Monday, July 6, 2009

50 Worst pick up lines EVER, dont ever use them of any girl.

1. Just call me milk; I’ll do your body good.

2. Your body’s name must be Visa; because it’s everywhere I want to be.

3. Can I buy you a drink, or do you just want the money?

4. I may not be Fred Flintstone, but I bet I can make your Bed Rock.

5. I lost my teddy bear… can I sleep with you?

6. Excuse me; do you have your phone number? I’ve seem to have lost mine.

7. I’m new in town — can I have directions to your house?

8. It strange, but you look just like my mother.

9. I can’t find my puppy; can you help me find him? I think he went into this cheap motel room.

10. Hi, I’m a necrophiliac, how good are you at playing dead?

11. You might not be the best looking girl here, but beauty is only a light switch away.

12. If you were a new hamburger at McDonald’s, you would be McGorgeous!

13. Baby, you must be a broom, cause you just swept me off my feet.

14. If you’re going to regret this in the morning, we can sleep until the afternoon.

15. I think I’d look good on you.

16. You must be named Jelly, because jam doesn’t shake like that.

17. Was your dad a farmer? Because I’m loving those melons.

18. Are your legs tired? Because you’ve been running through my mind all day.

19. Are you from Tennessee? ‘Cause you’re the only ten I see!

20. Oh my god, I thought I was gay… then I met you.

21. You look like a girl who has heard every line in the book. So, how bad is one more going to hurt?

22. Damn, if being sexy was a crime, you’d be guilty as charged!

23. One way or another I’m going to make love to you tonight but I’d rather you be there.

24. Somebody better call God, because He’s missing an angel!

25. Are you busy tonight around 3 AM?

26. Can I borrow a quarter? I want to call your mother and thank her.

27. Do you have a map? I just keep getting lost in your eyes.

28. Hi. I suffer from amnesia. Do I come here often?

29. I’m new in town. Can you give me the directions to your apartment?

30. If I could rearrange the alphabet, I’d put U and I together.

31. Was your Dad an alien? Because there’s nothing else like you on this planet!

32. Wouldn’t we look cute on a wedding cake together?

33. Your eyes are blue like the ocean and right now I’m lost at sea.

34. Do you know karate? Because your body is really kicking!

35. If you were a laser, you’d be set on stunning.

36. Excuse me, do you have any raisins? No? Well, can I at least have a date?

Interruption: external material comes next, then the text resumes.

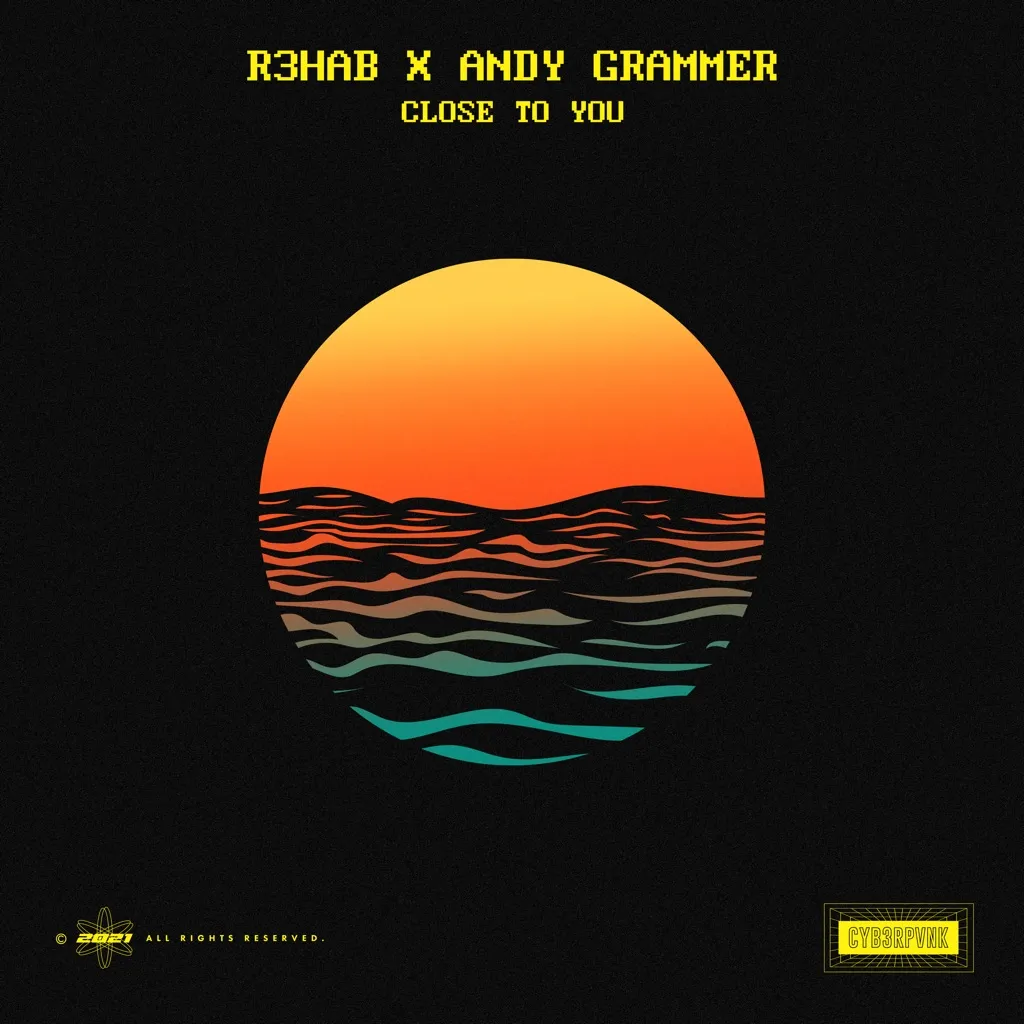 Close To You by R3HAB And Andy Grammer cover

37. Do you have a Band Aid? I just scrapped my knee falling for you.

38. Can you pull this heart-shaped arrow out of my ass? Some little kid with wings just shot me.

39. I just moved you to the top of my “To Do List.”

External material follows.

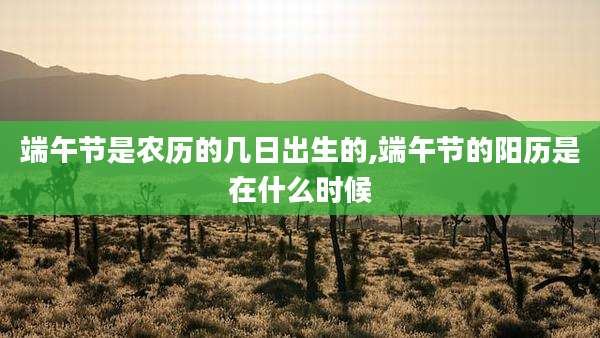 端午节是农历的几日出生的,端午节的阳历是在什么时候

40. If you don’t want to have kids with me can we at least practice?

41. Were you arrested earlier? It’s got to be illegal to look that good.

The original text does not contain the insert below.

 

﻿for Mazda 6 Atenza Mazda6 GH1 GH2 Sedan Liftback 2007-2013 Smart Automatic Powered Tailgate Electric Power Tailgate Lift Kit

42. Excuse me, but I think I dropped something!!! MY JAW!!

43. That outfit would look great in a crumpled heap next to my bed.

44. Your Dad must be a jewel thief, cause he stole two diamonds out of the sky and put them in to your eyes!!

45. I’m fighting the urge to make you the happiest lady on earth tonight.

46. If beauty were an hour, you’d be a second.

47. Do you know that your hair and my pillow are perfectly color coordinated?

48. Are you natually brunette?

49. I hope you know CPR, because you just took my breath away.

50. Do you work for UPS? I could have sworn I saw you checking out my package.


  1. tat certainly helps 'Romantically challenged lesser mortals' like me....thanks girl!!